** Begin **

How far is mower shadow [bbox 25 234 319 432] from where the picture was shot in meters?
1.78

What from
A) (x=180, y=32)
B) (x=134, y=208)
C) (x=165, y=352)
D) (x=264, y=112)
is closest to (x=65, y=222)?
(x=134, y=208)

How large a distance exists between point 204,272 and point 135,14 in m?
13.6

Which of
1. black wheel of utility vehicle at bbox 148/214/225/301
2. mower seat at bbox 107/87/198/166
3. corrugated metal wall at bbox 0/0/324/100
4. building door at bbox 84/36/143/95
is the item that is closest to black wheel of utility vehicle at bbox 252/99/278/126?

** End **

◆ **Task goal**
Reproduce every one of the rows above verbatim, from the first to the last.

◆ **Response**
How far is mower shadow [bbox 25 234 319 432] from where the picture was shot in meters?
1.78

What from
A) (x=180, y=32)
B) (x=134, y=208)
C) (x=165, y=352)
D) (x=264, y=112)
is closest to (x=65, y=222)?
(x=134, y=208)

How large a distance exists between point 204,272 and point 135,14 in m?
13.6

Which of
1. black wheel of utility vehicle at bbox 148/214/225/301
2. mower seat at bbox 107/87/198/166
3. corrugated metal wall at bbox 0/0/324/100
4. building door at bbox 84/36/143/95
is the item that is closest to black wheel of utility vehicle at bbox 252/99/278/126?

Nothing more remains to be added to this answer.